Depois de ver esta aula de Robert Sapolsky, vêm-me à cabeça alguns exemplos de fenómenos religiosos relativamente recentes que se enquadram perfeitamente na sua proposta de análise.
A disfunção esquizotípica de personalidade (DEP, tradução livre do inglês) é uma disfunção de personalidade caracterizada pela necessidade de isolamento social, comportamento estranho e uma tendência marcada para um tipo de pensamente denominado “metamágico”. Este tipo pensamento tem por base um conjunto de crenças estranhas em relação à realidade, normalmente associadas à magia, ao paranormal, à religião ou à ficção científica, e que acabam por influenciar e conduzir o comportamento dos indivíduos afectados. Muitas das vezes, há também um discuso metafórico e estereotipado e uma mentalidade conspirativa ou paranóica. Tudo isto em pessoas que são em tudo o resto normais, que conseguem manter um emprego, votar e conduzir veículos motorizados! Obviamente que na DEP, como em muitas das afectações mentais, existe um gradiente de gravidade. A DEP é uma versão “super-light”, ou o “correspondente heterozigótico” da esquizofrenia, não havendo manifestações tão severas mas sim controladas e contextualizadas.

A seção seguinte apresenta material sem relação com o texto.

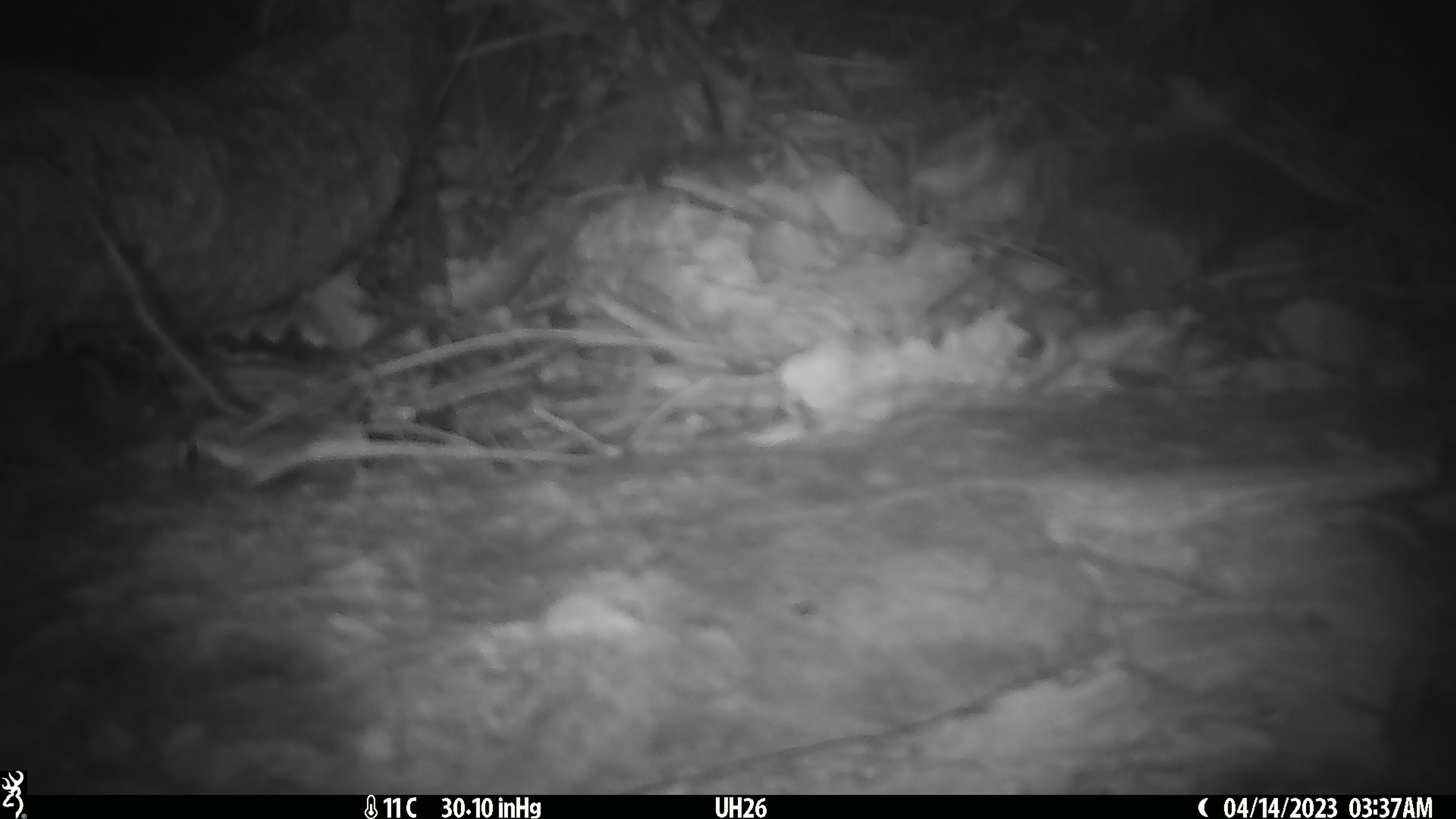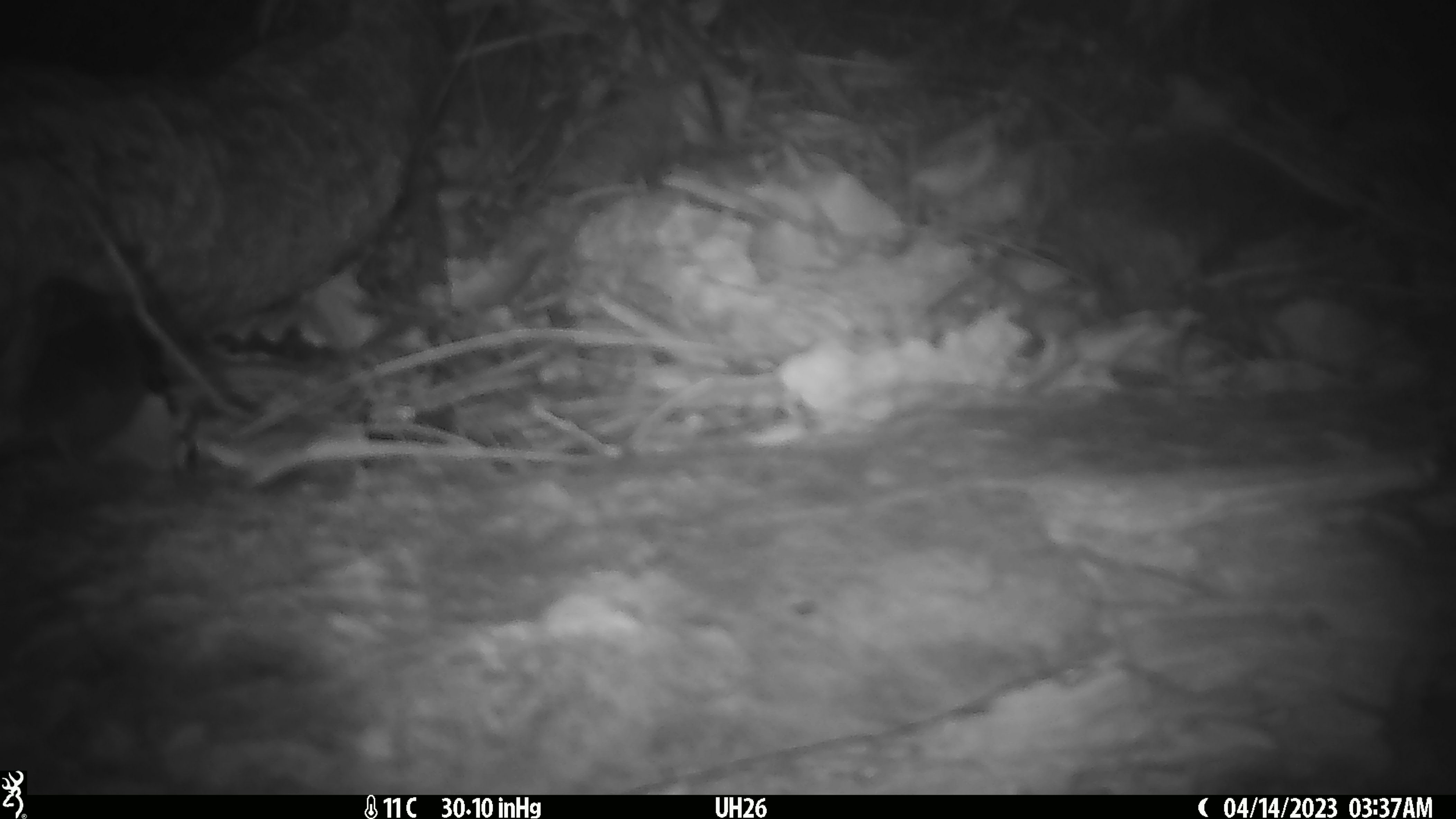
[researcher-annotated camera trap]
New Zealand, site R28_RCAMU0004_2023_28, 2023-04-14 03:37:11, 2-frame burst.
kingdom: Animalia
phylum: Chordata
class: Mammalia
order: Rodentia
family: Muridae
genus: Mus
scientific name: Mus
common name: mouse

Qual é então a origem das DEP e como é que os indivíduos afectados co-existem em sociedade? Vários estudos antropológicos mostraram a existência contínua de uma categoria de pessoas “meio-doidas” em todas as culturas humanas. São eles os curandeiros, os espíritas, ou os shamans. São indivíduos que ganham a vida sendo “metamágicos” nas alturas correctas, num contexto social preciso. São eles que falam com os mortos, ou que comunicam com os deuses por razões ritualísticas. O mesmo tipo de episódio, mas surgindo nas “situações erradas” normalmente definem o esquizofrénico e não existe espaço para eles nem nas sociedades tradicionais nem nas contemporâneas. Não deixa contudo de ser engraçado que, ao contrário dos esquizofrénicos, estes indivíduos com um tipo metamágico de pensamento apareçam muitas vezes entre os mais poderosos e bem sucedidos membros da sociedade, gozando de um estatuto que os torna bastante bem sucedidos mesmo ao nivel reprodutivo.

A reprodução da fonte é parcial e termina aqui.